The current problem? That half of the asparaginase formulations applied in the country are not so ‘sharp’ and do not reduce asparagine levels, at least that is what the aforementioned preclinical study showed. That is, three out of six formulations do not comply with what was promised.

“They are enzymes without control,” says Gutiérrez, a professor at the UIS School of Microbiology. “It’s not all formulations,” she clarifies.

“Without biosimilarity studies, these (low-quality) molecules have been admitted in the country,” he told Vanguard another of the co-authors of the investigation. In this sense, it is essential, according to the researchers consulted, that the National Institute for Food and Drug Surveillance, Invima, carry out a thorough review, as a health authority, of these drugs.

“Colombia is the second country in Latin America to have laboratories to measure asparagine levels,” says Diana Valencia, a pediatric hematologist-oncologist and member of the Colombian Association of Pediatric Hematology and Oncology, Achop, a non-profit scientific association. that works for the well-being of minors and their families who handle these cases.

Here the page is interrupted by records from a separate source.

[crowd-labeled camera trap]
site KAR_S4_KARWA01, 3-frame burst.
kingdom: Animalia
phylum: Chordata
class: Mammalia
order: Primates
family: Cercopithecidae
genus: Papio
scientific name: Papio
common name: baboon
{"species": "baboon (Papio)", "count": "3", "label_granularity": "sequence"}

This situation, says the oncologist Valencia, who is also the delegate for Colombia of the Latin American Society of Pediatric Oncology, should place the country in an advantageous situation to make effective decisions and verify that the asparaginase molecules that are marketed comply with the standards .

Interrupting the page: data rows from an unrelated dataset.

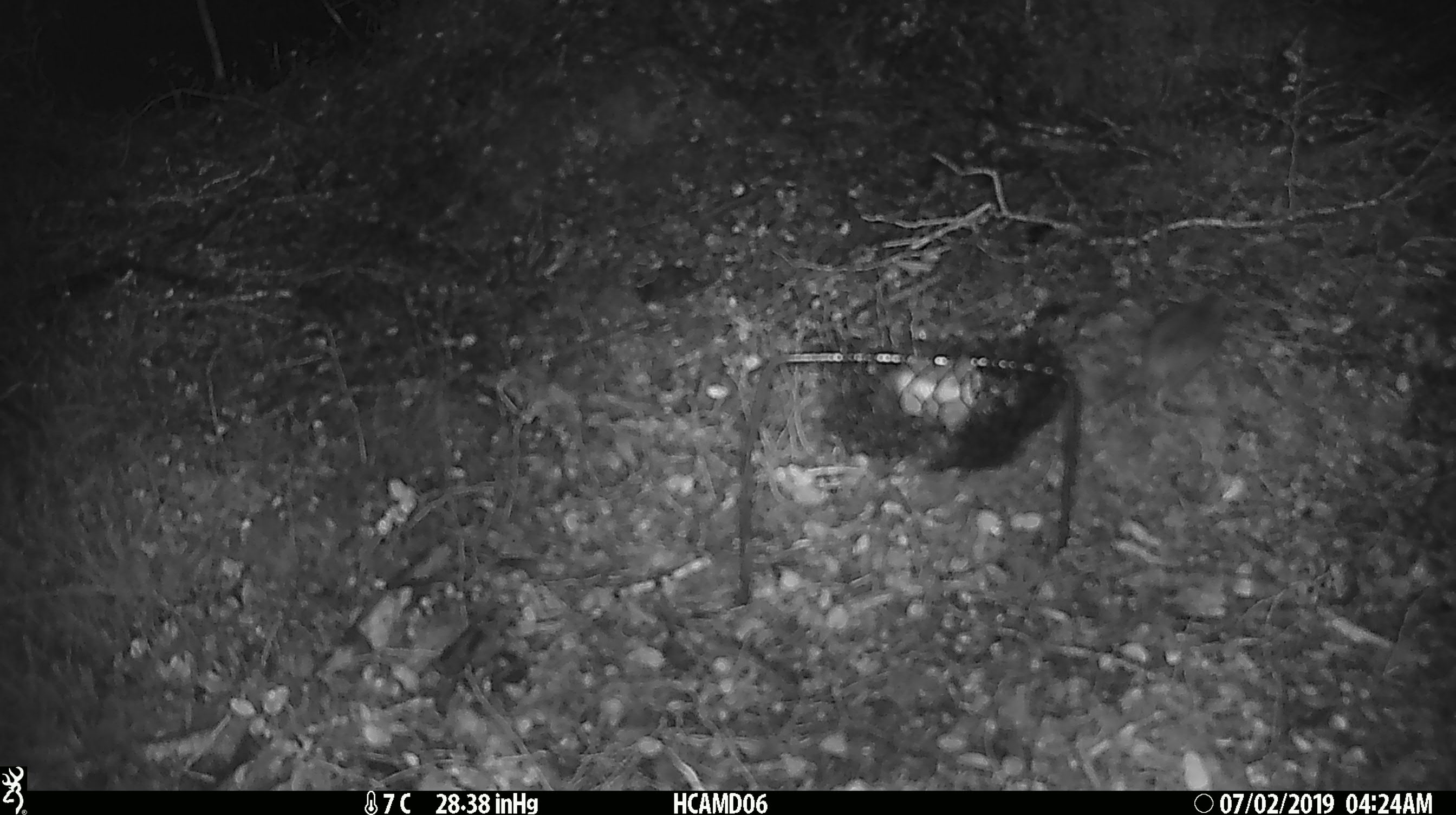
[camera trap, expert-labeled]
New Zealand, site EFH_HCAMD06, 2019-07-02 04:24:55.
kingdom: Animalia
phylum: Chordata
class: Mammalia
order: Rodentia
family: Muridae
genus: Mus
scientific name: Mus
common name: mouse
Mouse (Mus).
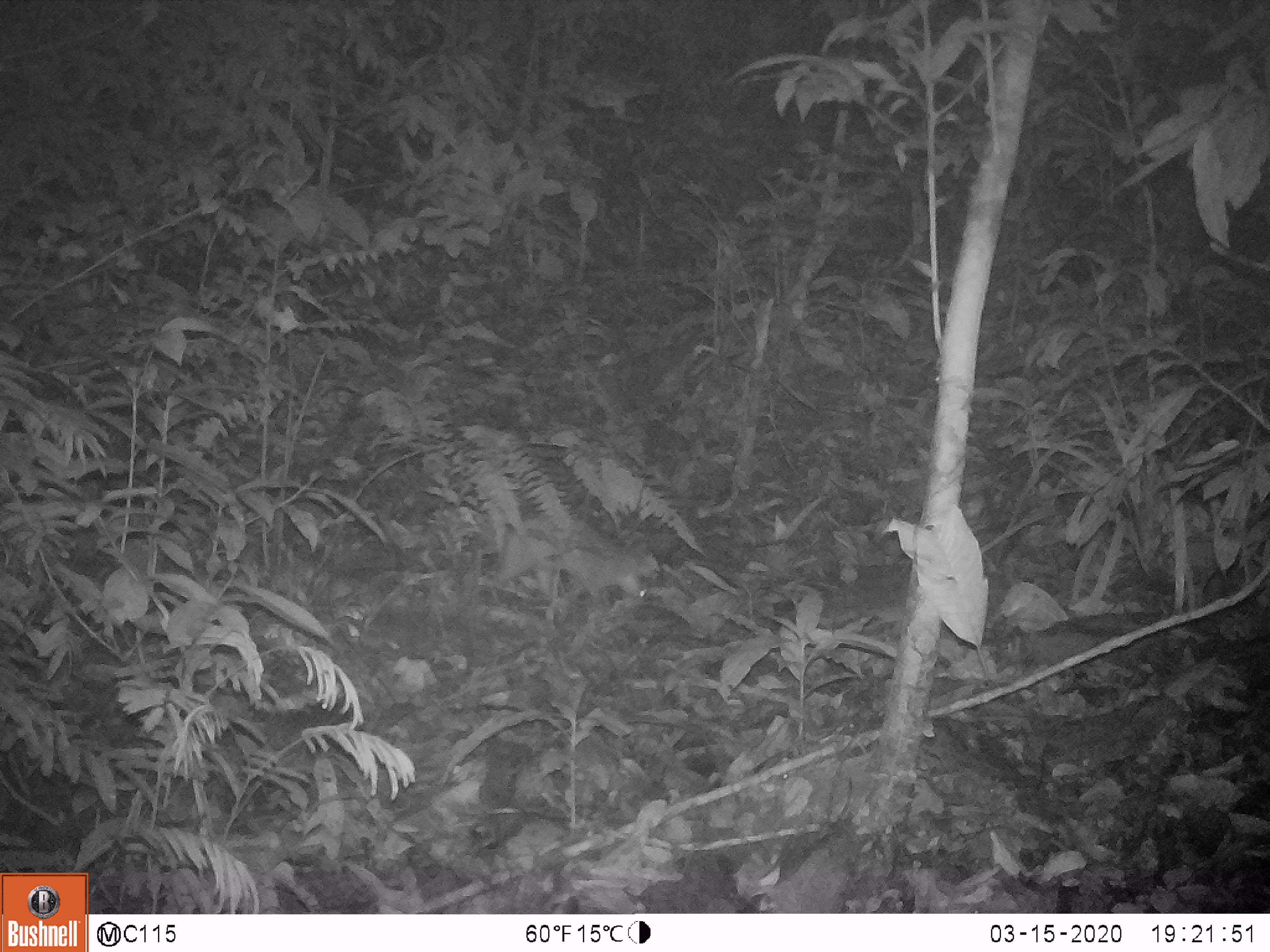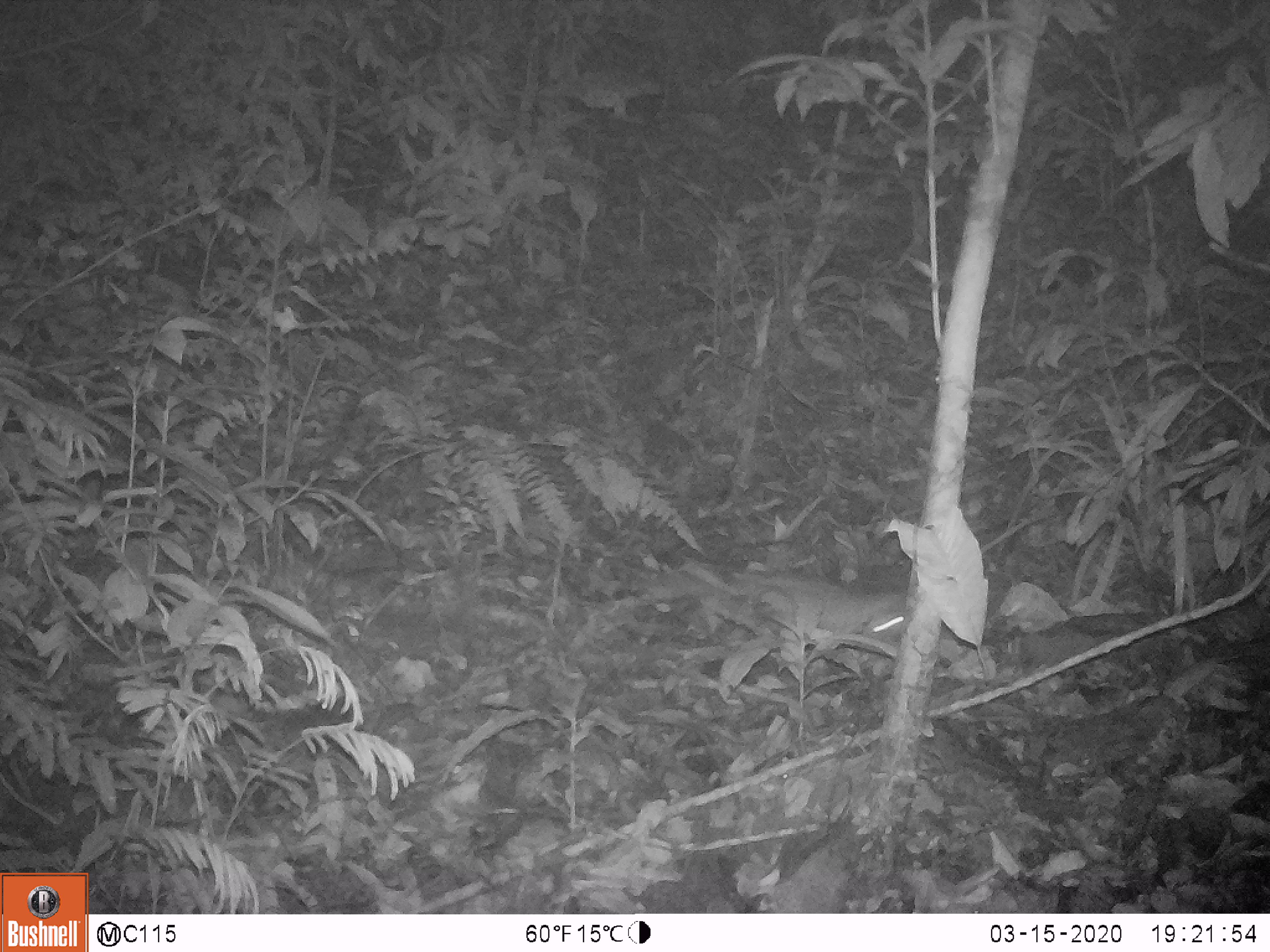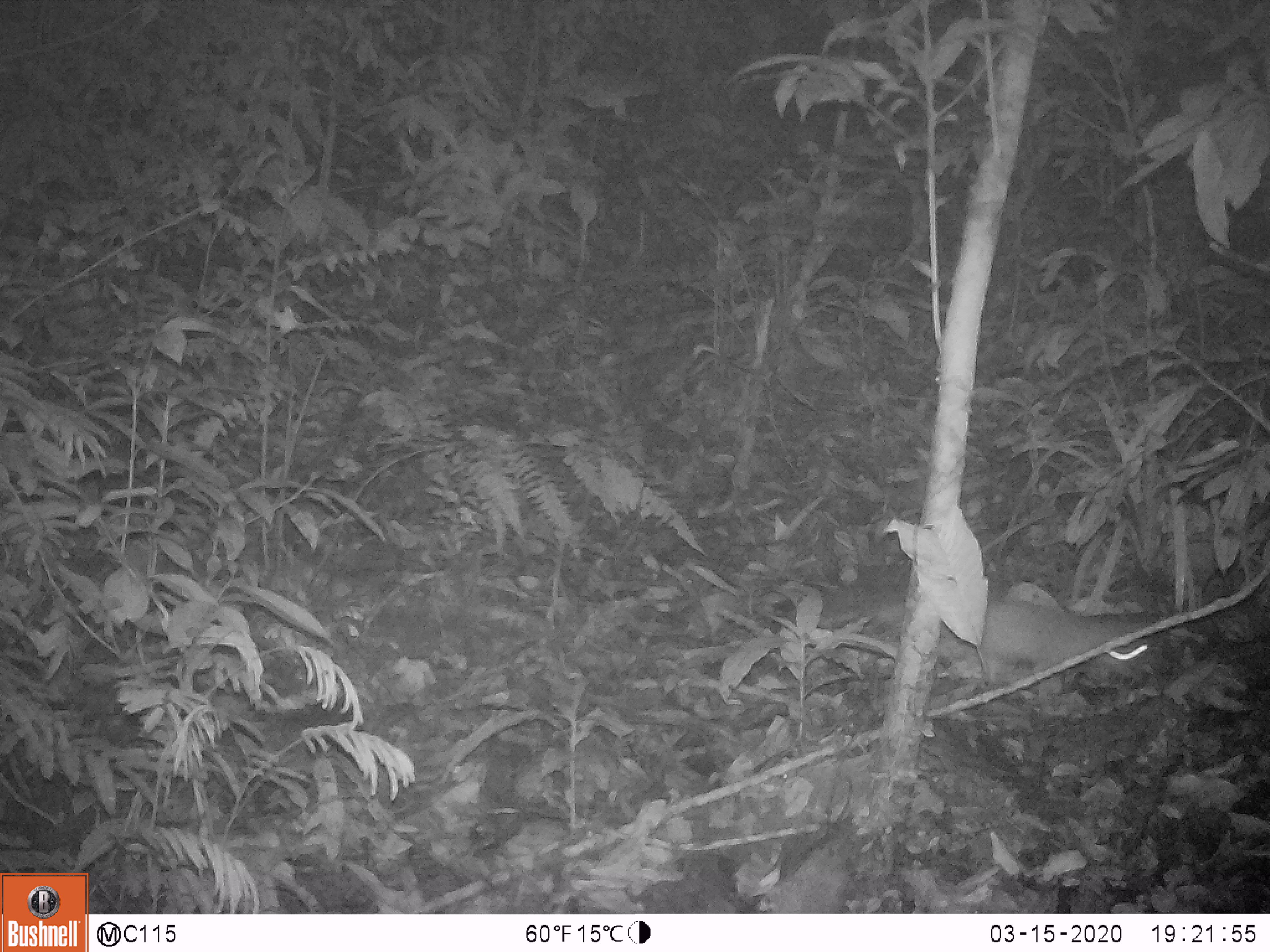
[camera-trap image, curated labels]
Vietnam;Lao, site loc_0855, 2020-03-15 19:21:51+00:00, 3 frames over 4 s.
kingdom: Animalia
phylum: Chordata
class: Mammalia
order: Carnivora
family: Mustelidae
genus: Melogale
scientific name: Melogale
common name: ferret badger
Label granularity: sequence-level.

The evidence gathered by the UIS researchers is related to what was documented in Brazil, one of the first countries in which studies allowed to verify what some of the doctors in that country already suspected: the treatment was not being effective because various brands used low-quality molecules that, according to The countryflooded the market especially from low- and middle-income nations.

“Mechanisms for the entry of medicines into the country are not being efficient to corroborate what is entering. This affects the principle of equity because it is not only access to medicine, but also receiving the best medicine for a cure”, says the oncologist Valencia, who daily cares for children who face this disease.

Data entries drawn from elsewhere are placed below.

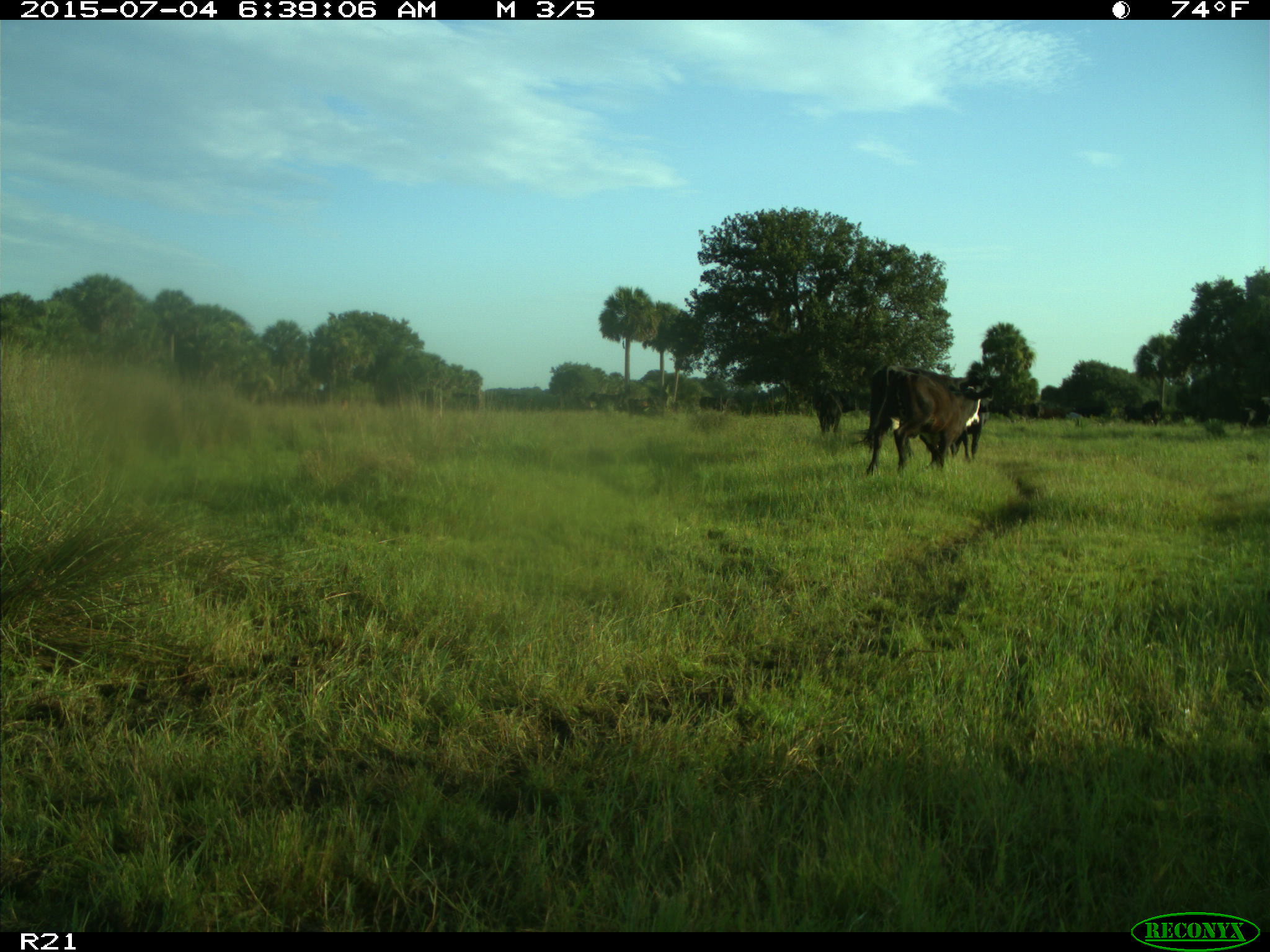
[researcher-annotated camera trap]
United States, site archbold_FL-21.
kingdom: Animalia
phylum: Chordata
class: Mammalia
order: Artiodactyla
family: Bovidae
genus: Bos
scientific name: Bos taurus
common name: domestic cow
Bos taurus (domestic cow).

“We can measure asparaginase levels and evaluate whether it is effective or not and, therefore, make a change in a timely manner; make the respective notification of non-effectiveness to the regulatory entity”, says one of the researchers who was in the process of reviewing the medical compounds in the laboratory, regarding the possibility of guaranteeing the expected quality of these drugs.

According to the World Health Organization, WHO, 80% of children diagnosed with cancer survive in high-income countries; while in lower and low income countries that hope of cure is barely 20%. For Colombia, according to the Ministry of Health, this survival rate was 61% in 2022.

a longed for sound

Moisés has continued with his chemotherapy treatment. He already finished his process with the asparaginase. Three days following finishing his radiotherapy, before the bone marrow transplant, Moisés had a relapse and that trip to Bogotá will have to wait, at least for a few days.

– I’m so bad? –Moses asks her mother when he sees her come out of the bathroom with red cheekbones.

“No, son,” Jeriling replies.

“Then why are you crying so much, mommy?” her son questions.

In the middle of these conversations, Jeriling and Moisés usually go to a song; a melody that reminds them, in her words, that they “heal little by little” and that “tomorrow everything will be more beautiful”.

Jeriling waits for Moises, smiling as usual, to ring the bell soon, signaling the end of his treatment. Maybe by then Jeriling will start telling Moses what the word ‘cancer’ means.

In 2022, 356 minors were reported who, like Moisés, were diagnosed with acute lymphoblastic leukemia in Colombia. This represents 38% of the cases of childhood cancer detected in the country during that period.